Charles Ellicott Commentary


Charles Ellicott Commentary
"and I will bring you into the wilderness of the peoples, and there will I enter into judgment with you face to face." — Ezekiel 20:35 (ASV)
Into the wilderness of the people. — As in the past there was a period of probation and discipline in the wilderness, so there shall also be in the future. The similarity is insisted upon in Ezekiel 20:36, and the phrase “face to face” is taken from Deuteronomy 5:4, not to show that the Lord will interpose again with the same perceptible manifestations, but will plead with them in ways equally adapted, in their more advanced condition, to show them His overruling hand.

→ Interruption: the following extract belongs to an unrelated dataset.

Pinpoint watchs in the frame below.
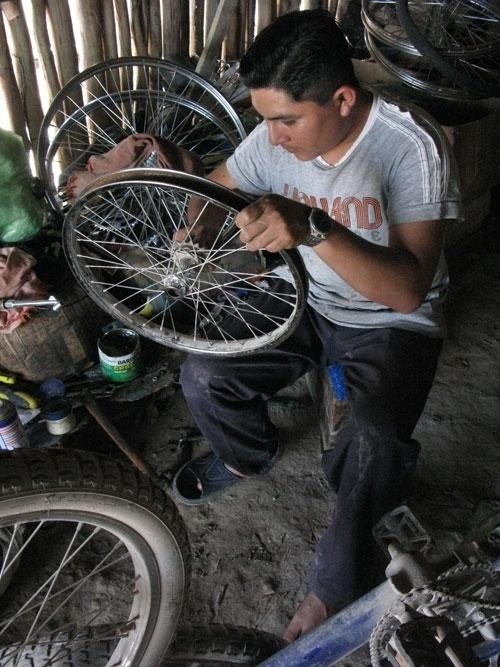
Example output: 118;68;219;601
302;207;335;248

As this phrase is plainly to be understood according to its sense, and not according to the letter, so it is quite idle to attempt to locate “the wilderness of the people” as any material wilderness, such as that of Arabia, or that between Babylonia and Palestine. The phrase must mean that wilderness condition of the people, scattered among the nations, in which the Lord will plead with them as He did with their fathers.
This might refer, as some commentators think, to the state of the Jews in the commentator's own time, dispersed among all nations. However, there is nothing in the connection to indicate so distant a future, and it may quite as well refer to the then-approaching condition of the people.
Already, many thousands of them had been carried captive to Babylon; others (Jeremiah 43:5) had been scattered among all the surrounding nations. The mass of the ten tribes had long before been carried by the king of Assyria to other regions; and the large remnant still left in Judæa, influenced by their own fears, soon afterwards went down to Egypt. In Ezekiel’s own lifetime, Israel was scattered widely among all the prominent nations of the earth and thus brought into “the wilderness of the people.”